→ Task directions: Locate the line that contains "How great a". Reproduce it and all following lines up to the end of the material, exactly and with nothing added.

→ Task input:

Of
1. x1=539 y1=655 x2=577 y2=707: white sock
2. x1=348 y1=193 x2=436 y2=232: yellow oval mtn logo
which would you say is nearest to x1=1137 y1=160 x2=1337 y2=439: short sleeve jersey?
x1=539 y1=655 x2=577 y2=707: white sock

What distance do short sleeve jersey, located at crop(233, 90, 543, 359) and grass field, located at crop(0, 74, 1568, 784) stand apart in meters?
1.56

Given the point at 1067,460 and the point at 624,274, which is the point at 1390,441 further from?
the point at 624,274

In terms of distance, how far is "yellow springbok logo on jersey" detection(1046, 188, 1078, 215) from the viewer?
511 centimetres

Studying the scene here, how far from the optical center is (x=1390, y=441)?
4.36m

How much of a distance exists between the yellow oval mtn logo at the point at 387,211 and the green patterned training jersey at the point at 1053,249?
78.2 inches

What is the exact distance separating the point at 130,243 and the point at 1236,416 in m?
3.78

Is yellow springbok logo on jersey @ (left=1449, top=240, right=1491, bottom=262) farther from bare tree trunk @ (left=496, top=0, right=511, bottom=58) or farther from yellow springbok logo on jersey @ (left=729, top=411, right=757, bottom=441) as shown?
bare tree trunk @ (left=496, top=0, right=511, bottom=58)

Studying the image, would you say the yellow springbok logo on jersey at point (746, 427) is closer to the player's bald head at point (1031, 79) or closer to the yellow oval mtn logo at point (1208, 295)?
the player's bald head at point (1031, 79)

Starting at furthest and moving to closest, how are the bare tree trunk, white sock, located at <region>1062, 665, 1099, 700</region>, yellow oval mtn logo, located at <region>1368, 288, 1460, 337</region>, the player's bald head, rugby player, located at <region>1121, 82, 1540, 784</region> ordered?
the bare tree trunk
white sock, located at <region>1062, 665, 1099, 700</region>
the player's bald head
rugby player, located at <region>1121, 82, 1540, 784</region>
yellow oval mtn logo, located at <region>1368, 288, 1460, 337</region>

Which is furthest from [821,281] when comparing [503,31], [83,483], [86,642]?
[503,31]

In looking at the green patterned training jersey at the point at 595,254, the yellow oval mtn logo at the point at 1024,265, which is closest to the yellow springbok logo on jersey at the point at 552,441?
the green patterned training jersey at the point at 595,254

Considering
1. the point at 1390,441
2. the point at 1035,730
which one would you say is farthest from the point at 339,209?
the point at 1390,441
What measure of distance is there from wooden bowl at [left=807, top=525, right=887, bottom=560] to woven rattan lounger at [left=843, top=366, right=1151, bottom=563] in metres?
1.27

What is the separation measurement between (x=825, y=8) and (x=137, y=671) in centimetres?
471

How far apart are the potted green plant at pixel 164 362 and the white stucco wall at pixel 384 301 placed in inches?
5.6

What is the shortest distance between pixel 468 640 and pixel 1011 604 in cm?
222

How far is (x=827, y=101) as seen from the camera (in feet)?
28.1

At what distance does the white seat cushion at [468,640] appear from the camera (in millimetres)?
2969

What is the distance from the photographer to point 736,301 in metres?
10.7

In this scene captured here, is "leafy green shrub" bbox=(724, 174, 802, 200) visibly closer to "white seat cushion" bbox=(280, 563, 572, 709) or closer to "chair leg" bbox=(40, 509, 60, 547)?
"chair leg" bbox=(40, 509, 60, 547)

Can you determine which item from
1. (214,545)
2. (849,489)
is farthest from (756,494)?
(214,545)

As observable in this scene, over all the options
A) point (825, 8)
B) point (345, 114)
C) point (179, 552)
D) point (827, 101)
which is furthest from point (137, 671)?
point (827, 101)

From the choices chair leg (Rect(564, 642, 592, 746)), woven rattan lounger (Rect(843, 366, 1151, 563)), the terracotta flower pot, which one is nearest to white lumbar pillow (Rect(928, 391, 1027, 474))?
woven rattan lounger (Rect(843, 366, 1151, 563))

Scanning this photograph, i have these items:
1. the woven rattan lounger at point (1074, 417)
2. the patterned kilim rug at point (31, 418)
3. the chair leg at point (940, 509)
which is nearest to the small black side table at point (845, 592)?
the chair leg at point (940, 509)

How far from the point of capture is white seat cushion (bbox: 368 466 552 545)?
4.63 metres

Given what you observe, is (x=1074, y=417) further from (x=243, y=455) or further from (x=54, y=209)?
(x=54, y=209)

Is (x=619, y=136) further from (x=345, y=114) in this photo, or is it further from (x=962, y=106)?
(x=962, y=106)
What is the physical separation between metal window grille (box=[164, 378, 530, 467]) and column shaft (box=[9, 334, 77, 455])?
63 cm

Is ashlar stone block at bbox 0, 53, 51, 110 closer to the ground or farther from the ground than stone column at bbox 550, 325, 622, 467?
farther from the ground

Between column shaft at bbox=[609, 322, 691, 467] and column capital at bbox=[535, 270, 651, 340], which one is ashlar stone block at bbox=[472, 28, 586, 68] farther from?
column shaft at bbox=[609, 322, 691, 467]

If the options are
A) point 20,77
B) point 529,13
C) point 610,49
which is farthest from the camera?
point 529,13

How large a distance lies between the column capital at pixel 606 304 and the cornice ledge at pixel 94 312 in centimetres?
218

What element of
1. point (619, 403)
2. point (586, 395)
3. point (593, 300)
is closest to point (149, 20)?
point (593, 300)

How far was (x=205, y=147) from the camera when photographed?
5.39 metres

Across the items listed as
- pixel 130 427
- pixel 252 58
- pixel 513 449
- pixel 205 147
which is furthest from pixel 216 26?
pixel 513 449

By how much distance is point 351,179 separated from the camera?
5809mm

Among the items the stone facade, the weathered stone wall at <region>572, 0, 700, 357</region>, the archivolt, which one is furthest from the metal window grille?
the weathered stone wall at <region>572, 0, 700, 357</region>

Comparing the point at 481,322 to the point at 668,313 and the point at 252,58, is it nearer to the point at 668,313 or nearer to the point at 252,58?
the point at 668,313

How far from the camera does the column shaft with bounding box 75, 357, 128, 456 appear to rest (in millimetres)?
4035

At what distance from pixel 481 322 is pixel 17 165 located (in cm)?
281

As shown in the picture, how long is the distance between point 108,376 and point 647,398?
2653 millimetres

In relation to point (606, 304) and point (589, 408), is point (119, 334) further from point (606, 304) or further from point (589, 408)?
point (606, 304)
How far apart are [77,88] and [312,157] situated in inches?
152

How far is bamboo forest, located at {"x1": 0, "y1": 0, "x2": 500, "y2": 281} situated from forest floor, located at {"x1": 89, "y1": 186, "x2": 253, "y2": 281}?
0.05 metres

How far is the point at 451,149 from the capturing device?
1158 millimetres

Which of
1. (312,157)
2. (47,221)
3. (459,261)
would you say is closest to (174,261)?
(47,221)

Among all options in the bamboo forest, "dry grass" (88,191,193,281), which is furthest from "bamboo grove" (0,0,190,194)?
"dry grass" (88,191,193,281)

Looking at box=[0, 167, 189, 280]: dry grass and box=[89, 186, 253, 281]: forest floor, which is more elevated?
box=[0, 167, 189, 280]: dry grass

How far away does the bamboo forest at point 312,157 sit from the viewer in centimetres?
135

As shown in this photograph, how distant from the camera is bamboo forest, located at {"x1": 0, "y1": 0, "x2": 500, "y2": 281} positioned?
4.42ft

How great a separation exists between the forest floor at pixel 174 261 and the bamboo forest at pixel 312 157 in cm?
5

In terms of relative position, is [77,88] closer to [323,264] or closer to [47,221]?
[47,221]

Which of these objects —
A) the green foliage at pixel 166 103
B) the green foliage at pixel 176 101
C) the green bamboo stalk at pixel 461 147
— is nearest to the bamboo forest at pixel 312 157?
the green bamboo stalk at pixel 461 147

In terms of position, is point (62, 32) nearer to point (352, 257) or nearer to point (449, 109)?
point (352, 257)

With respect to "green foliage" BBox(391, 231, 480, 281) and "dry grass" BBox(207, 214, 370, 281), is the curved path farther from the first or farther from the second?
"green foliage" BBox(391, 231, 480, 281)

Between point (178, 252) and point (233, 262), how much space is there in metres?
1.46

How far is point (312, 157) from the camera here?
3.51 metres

→ Result of the exercise:
How great a separation exists between the forest floor at pixel 174 261 and the bamboo forest at pixel 312 157 in cm?
5

In terms of relative position, is [77,88] closer to [323,264] or closer to [47,221]?
[47,221]

Which of these objects —
A) the green foliage at pixel 166 103
B) the green foliage at pixel 176 101
C) the green bamboo stalk at pixel 461 147
— is nearest to the bamboo forest at pixel 312 157?
the green bamboo stalk at pixel 461 147

In terms of position, is point (62, 32) nearer to point (352, 257) or nearer to point (449, 109)?
point (352, 257)

With respect to "green foliage" BBox(391, 231, 480, 281) and "dry grass" BBox(207, 214, 370, 281), is the curved path farther from the first or farther from the second?
"green foliage" BBox(391, 231, 480, 281)

Between point (178, 252) and point (233, 262), how much space is there in metres?
1.46

How far is point (312, 157) from the camera here?
3.51 metres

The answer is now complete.